Linksfraktion begrüßt einstimmigen Beschluss zur Quartiersarbeit

„Auch, wenn die Arbeitsmarktzahlen sinken, bleiben mit der Bekämpfung der Langzeitarbeitslosigkeit und der Integration von Flüchtlingen und Menschen mit Migrationshintergrund zwei große Herausforderungen bestehen. Das zeigt auch ein Blick in die Arbeitslosenstatistik der Landeshauptstadt Schwerin. Die Probleme konzentrieren sich im Bereich der Grundsicherungsempfänger (SGB II), deren Zahl mit 3.327 im August 2017 mehr als doppelt so hoch war, wie die der Empfänger von Arbeitslosengeld mit 1.119. (SGB III) Aufgrund der Bestimmungen zu den Kosten der Unterkunft konzentrieren sich die Betroffenen und damit auch die Probleme in bestimmten Stadtvierteln, so dem Mueßer Holz, Neu Zippendorf oder auch Lankow“, so Henning Foerster, Fraktionschef der LINKEN in der Stadtvertretung Schwerin.

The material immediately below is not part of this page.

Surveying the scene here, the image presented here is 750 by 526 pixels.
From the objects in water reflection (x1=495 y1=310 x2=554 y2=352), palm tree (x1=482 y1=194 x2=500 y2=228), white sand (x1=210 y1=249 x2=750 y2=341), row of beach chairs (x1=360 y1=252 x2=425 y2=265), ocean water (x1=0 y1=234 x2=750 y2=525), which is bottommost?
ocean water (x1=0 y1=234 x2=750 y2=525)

„Hier setzt das Bundesprogramm BIWAQ an, indem es sinnvolle Beschäftigungsmöglichkeiten in den Schwerpunktstadtteilen mit Maßnahmen zur Aufwertung der Quartiere sinnvoll verbindet. Die Palette reicht dabei von der Gestaltung vormals brachliegenden Flächen bis zur Unterstützung kultureller Angebote vor Ort. Das Programm richtet sich an von Langzeitarbeitslosigkeit betroffene Menschen mit und ohne Migrationshintergrund und kann bei entsprechender Ausgestaltung vor Ort einen wichtigen Beitrag zu einem gedeihlichen Miteinander der Bewohnerinnen und Bewohner leisten“, so Foerster weiter.

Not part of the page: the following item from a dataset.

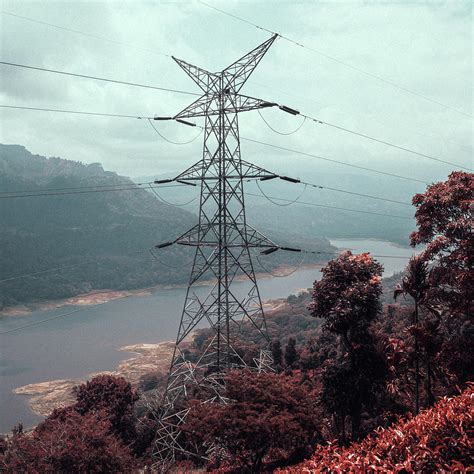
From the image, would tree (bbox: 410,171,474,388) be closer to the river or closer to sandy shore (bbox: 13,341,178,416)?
sandy shore (bbox: 13,341,178,416)

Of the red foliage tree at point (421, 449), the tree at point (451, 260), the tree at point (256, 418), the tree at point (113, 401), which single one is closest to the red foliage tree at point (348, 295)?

„Vor diesem Hintergrund ist der einstimmige Beschluss der Stadtvertretung zum gemeinsamen Antrag von LINKE, CDU und SPD, der eine erneute Antragstellung und damit die Weiterführung der Projekte zur Quartiersarbeit sowie die Bekämpfung der Langzeitarbeitslosigkeit zum Ziel hat, nur zu begrüßen. Auf diesem Wege signalisiert die Kommunalpolitik auch dem Fördermittelgeber, dass man die Notwendigkeit derartiger Angebote in Schwerin anerkennt und ihre Durchführung ausdrücklich unterstützt“, so Foerster abschließend.

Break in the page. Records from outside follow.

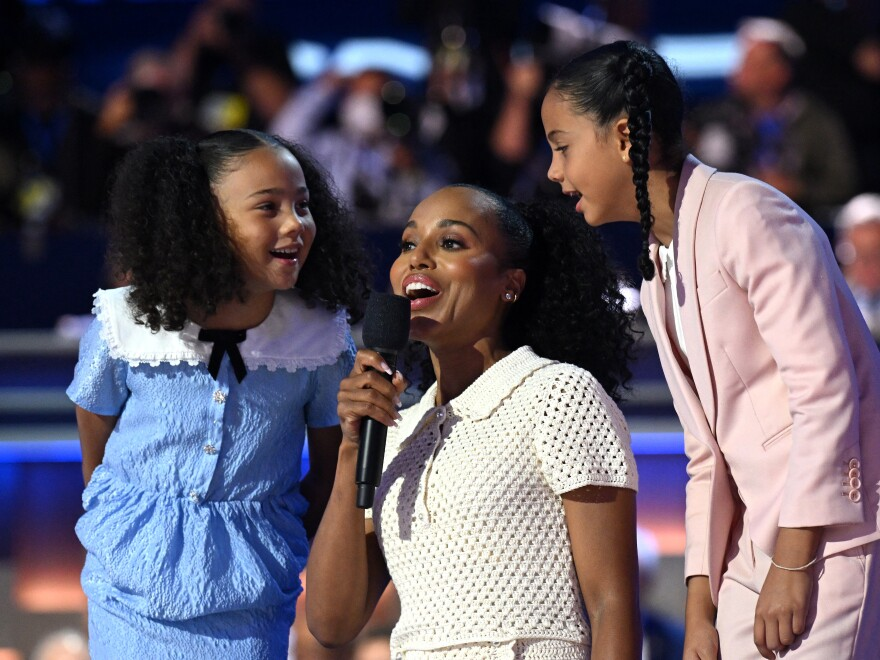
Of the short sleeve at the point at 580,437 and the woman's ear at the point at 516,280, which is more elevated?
the woman's ear at the point at 516,280

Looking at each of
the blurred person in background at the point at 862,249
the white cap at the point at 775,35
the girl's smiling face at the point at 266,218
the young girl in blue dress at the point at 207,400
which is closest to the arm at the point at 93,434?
the young girl in blue dress at the point at 207,400

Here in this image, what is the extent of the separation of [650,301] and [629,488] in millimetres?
284

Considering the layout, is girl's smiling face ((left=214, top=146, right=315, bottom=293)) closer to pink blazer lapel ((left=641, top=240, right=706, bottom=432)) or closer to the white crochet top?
the white crochet top

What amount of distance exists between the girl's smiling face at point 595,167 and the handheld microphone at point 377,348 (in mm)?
305

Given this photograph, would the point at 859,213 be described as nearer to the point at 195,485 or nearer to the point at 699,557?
the point at 699,557

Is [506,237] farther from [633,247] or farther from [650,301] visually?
[633,247]

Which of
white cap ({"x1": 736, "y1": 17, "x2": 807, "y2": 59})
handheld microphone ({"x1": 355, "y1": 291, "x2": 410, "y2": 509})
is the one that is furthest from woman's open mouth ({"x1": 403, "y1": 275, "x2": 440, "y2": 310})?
white cap ({"x1": 736, "y1": 17, "x2": 807, "y2": 59})

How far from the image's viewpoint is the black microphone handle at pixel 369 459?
174cm

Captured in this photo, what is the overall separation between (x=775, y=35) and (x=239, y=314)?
4241 mm

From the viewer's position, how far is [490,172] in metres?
5.44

Linksfraktion begrüßt Sicherung der psychosozialen Prozessbegleitung

“Dass es trotz vieler guter Argumente auf Landesebene nicht gelungen ist, die Umstellung von einer stellenbezogenen Vollfinanzierung auf nicht auskömmliche Fallpauschalen zu verhindern, ist bedauerlich. Die Folge ist, dass sich bereits drei von vier Trägern im Land aus diesem so wichtigen Angebot für betroffene Kinder und Jugendliche zurückgezogen haben. Dafür tragen SPD und CDU die Verantwortung”, so Henning Foerster, Fraktionschef der LINKEN in der Stadtverrtretung. “Nicht erst seit den Missbrauchsfällen bei Power for Kids wissen wir jedoch um die Wichtigkeit dieser vom Deutschen Kinderschutzbund angebotenen Leistung. Deshalb haben wir bereits Im Dezember vergangenen Jahres einen Antrag in die Stadtvertretung eingebracht, der dies unterstreicht und den Oberbürgermeister damit beauftragt, neben der Intervention beim Justizministerium auch städtische Möglichkeiten für die Aufrechterhaltung des Angebotes in Schwerin zu suchen. Das genau dies nun ab dem 01. Juli erfolgt, begrüßen wir ausdrücklich. Da allerdings bereits jetzt absehbar ist, das die neue Finanzierung über Fallpauschalen bei weitem nicht alle im Rahmen der psychosozialen Prozessbegleitung anfallenden Kosten deckt, geht es dauerhaft darum, die entstehende Finanzierungslücke zu schließen. Hier sind der Oberbürgermeister und sein Sozialdezernent in der Pflicht, tragfähige Vorschläge zu unterbreiten, wie dies gelingen kann”, so Foerster abschließend.